The records below should be written out again, exactly.

BEGIN

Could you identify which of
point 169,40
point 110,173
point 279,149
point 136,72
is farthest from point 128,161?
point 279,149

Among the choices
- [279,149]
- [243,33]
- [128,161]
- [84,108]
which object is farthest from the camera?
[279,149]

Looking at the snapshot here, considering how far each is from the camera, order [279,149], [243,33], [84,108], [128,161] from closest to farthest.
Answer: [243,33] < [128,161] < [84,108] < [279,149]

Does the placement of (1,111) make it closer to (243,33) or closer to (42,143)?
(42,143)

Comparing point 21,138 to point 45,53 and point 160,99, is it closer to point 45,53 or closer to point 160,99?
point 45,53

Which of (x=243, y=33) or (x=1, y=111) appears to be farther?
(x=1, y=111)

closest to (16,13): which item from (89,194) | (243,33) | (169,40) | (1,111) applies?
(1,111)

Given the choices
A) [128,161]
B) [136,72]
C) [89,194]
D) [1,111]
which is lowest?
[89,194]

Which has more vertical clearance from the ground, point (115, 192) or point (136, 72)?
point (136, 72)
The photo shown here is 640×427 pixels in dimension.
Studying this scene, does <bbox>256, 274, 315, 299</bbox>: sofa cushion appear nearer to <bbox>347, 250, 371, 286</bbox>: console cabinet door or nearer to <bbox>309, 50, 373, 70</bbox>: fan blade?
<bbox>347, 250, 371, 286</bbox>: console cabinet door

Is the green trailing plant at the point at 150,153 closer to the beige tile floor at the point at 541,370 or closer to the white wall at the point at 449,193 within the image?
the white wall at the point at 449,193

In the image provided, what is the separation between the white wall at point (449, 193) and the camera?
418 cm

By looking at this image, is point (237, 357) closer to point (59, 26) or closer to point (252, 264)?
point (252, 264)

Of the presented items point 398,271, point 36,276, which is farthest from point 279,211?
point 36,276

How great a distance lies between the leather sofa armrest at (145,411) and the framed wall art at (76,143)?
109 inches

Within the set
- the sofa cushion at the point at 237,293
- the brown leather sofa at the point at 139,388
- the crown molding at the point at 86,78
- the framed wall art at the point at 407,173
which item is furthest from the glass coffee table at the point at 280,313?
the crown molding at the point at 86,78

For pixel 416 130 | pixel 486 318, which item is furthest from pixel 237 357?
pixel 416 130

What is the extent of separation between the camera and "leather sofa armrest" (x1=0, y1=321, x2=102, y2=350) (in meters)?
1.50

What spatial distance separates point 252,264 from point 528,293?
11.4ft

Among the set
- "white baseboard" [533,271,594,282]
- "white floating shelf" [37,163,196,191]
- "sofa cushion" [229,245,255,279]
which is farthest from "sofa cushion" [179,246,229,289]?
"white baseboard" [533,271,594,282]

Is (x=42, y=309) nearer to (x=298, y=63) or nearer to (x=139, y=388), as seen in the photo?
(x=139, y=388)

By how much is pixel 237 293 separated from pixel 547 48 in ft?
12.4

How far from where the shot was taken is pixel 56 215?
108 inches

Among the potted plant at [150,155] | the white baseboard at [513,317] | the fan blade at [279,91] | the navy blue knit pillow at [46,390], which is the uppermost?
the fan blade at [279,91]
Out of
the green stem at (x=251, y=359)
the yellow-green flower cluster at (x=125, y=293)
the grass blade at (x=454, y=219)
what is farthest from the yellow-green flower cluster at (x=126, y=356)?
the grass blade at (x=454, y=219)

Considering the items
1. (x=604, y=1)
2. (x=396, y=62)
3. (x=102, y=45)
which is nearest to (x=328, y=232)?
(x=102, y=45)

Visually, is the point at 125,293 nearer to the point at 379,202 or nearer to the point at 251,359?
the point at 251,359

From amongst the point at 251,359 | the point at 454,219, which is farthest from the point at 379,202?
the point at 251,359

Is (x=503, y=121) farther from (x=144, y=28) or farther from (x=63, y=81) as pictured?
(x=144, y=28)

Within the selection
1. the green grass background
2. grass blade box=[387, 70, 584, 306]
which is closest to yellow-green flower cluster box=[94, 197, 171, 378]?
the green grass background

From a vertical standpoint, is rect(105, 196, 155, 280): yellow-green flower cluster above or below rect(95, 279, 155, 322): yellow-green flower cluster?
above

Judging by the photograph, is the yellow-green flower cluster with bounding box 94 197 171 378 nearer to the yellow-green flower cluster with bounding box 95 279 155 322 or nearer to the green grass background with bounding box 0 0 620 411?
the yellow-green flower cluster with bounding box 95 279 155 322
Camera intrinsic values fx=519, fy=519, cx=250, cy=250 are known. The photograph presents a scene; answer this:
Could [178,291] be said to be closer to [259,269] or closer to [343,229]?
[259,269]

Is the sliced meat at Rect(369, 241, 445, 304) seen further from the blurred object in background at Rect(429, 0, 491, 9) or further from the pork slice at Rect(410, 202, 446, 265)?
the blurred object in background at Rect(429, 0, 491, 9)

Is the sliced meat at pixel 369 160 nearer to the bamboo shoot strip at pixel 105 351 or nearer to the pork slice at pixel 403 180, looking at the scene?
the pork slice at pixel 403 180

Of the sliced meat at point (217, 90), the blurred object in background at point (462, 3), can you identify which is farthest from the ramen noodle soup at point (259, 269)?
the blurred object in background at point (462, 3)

END

Result of the task
Could you identify which of
point 169,40
point 110,173
point 279,149
point 136,72
is farthest from point 128,161?
point 279,149

Among the choices
- [279,149]
- [243,33]
- [128,161]
- [84,108]
which object is farthest from the camera?
[279,149]

Looking at the snapshot here, considering how far each is from the camera, order [279,149], [243,33], [84,108], [128,161] from closest to farthest.
Answer: [243,33] < [128,161] < [84,108] < [279,149]

Does the placement of (1,111) make it closer to (243,33) or closer to (42,143)?
(42,143)

Comparing point 21,138 to point 45,53 and point 160,99, is it closer to point 45,53 or closer to point 160,99?
point 45,53

Which of (x=243, y=33) or (x=1, y=111) appears to be farther?
(x=1, y=111)

closest to (16,13): which item from (89,194) | (243,33) | (169,40) | (1,111) applies?
(1,111)

Given the choices
A) [128,161]
B) [136,72]
C) [89,194]
D) [1,111]
which is lowest?
[89,194]

Which has more vertical clearance from the ground, point (115, 192) or point (136, 72)?
point (136, 72)
The photo shown here is 640×427 pixels in dimension.
Studying this scene, does <bbox>256, 274, 315, 299</bbox>: sofa cushion appear nearer to <bbox>347, 250, 371, 286</bbox>: console cabinet door or nearer to <bbox>309, 50, 373, 70</bbox>: fan blade?
<bbox>347, 250, 371, 286</bbox>: console cabinet door

Is the green trailing plant at the point at 150,153 closer to the beige tile floor at the point at 541,370 or closer to the white wall at the point at 449,193 within the image?
the white wall at the point at 449,193

In the image provided, what is the separation between the white wall at point (449, 193) and the camera?
418 cm

By looking at this image, is point (237, 357) closer to point (59, 26) or closer to point (252, 264)?
point (252, 264)

Of the presented items point 398,271, point 36,276, which is farthest from point 279,211?
point 36,276

How great a distance lies between the leather sofa armrest at (145,411) and the framed wall art at (76,143)?
109 inches

Within the set
- the sofa cushion at the point at 237,293
- the brown leather sofa at the point at 139,388
- the crown molding at the point at 86,78
- the framed wall art at the point at 407,173
which item is furthest from the glass coffee table at the point at 280,313?
the crown molding at the point at 86,78

For pixel 416 130 | pixel 486 318, which item is furthest from pixel 237 357?
pixel 416 130

What is the extent of separation between the camera and "leather sofa armrest" (x1=0, y1=321, x2=102, y2=350) (in meters)?
1.50

What spatial distance separates point 252,264 from point 528,293?
11.4ft

Among the set
- "white baseboard" [533,271,594,282]
- "white floating shelf" [37,163,196,191]
- "sofa cushion" [229,245,255,279]
which is farthest from "sofa cushion" [179,246,229,289]?
"white baseboard" [533,271,594,282]

Is (x=42, y=309) nearer to (x=298, y=63) or nearer to (x=139, y=388), as seen in the photo?
(x=139, y=388)

By how much is pixel 237 293 separated from pixel 547 48 in ft?
12.4

How far from where the shot was taken is pixel 56 215?
108 inches

Among the potted plant at [150,155] | the white baseboard at [513,317] | the fan blade at [279,91] | the navy blue knit pillow at [46,390], which is the uppermost?
the fan blade at [279,91]
Out of
the green stem at (x=251, y=359)
the yellow-green flower cluster at (x=125, y=293)
the grass blade at (x=454, y=219)
what is farthest from the yellow-green flower cluster at (x=126, y=356)?
the grass blade at (x=454, y=219)

Considering the items
1. (x=604, y=1)
2. (x=396, y=62)
3. (x=102, y=45)
which is nearest to (x=328, y=232)?
(x=102, y=45)

Visually, is the point at 125,293 nearer to the point at 379,202 or nearer to the point at 251,359?
the point at 251,359

From amongst the point at 251,359 | the point at 454,219, which is farthest from the point at 379,202?
the point at 251,359

Is (x=503, y=121) farther from (x=144, y=28) or farther from (x=63, y=81) as pictured?
(x=144, y=28)

Within the selection
1. the green grass background
2. grass blade box=[387, 70, 584, 306]
which is closest to yellow-green flower cluster box=[94, 197, 171, 378]?
the green grass background

From a vertical standpoint, is rect(105, 196, 155, 280): yellow-green flower cluster above or below rect(95, 279, 155, 322): yellow-green flower cluster?
above

Judging by the photograph, is the yellow-green flower cluster with bounding box 94 197 171 378 nearer to the yellow-green flower cluster with bounding box 95 279 155 322 or nearer to the green grass background with bounding box 0 0 620 411?
the yellow-green flower cluster with bounding box 95 279 155 322
Camera intrinsic values fx=519, fy=519, cx=250, cy=250 are known. The photograph presents a scene; answer this:
Could [178,291] be said to be closer to [259,269] or closer to [343,229]?
[259,269]

Is the sliced meat at Rect(369, 241, 445, 304) seen further from the blurred object in background at Rect(429, 0, 491, 9) or further from the pork slice at Rect(410, 202, 446, 265)?
the blurred object in background at Rect(429, 0, 491, 9)

Is the sliced meat at pixel 369 160 nearer to the bamboo shoot strip at pixel 105 351 or nearer to the pork slice at pixel 403 180, looking at the scene?
the pork slice at pixel 403 180

Of the sliced meat at point (217, 90), the blurred object in background at point (462, 3), can you identify which is farthest from the ramen noodle soup at point (259, 269)?
the blurred object in background at point (462, 3)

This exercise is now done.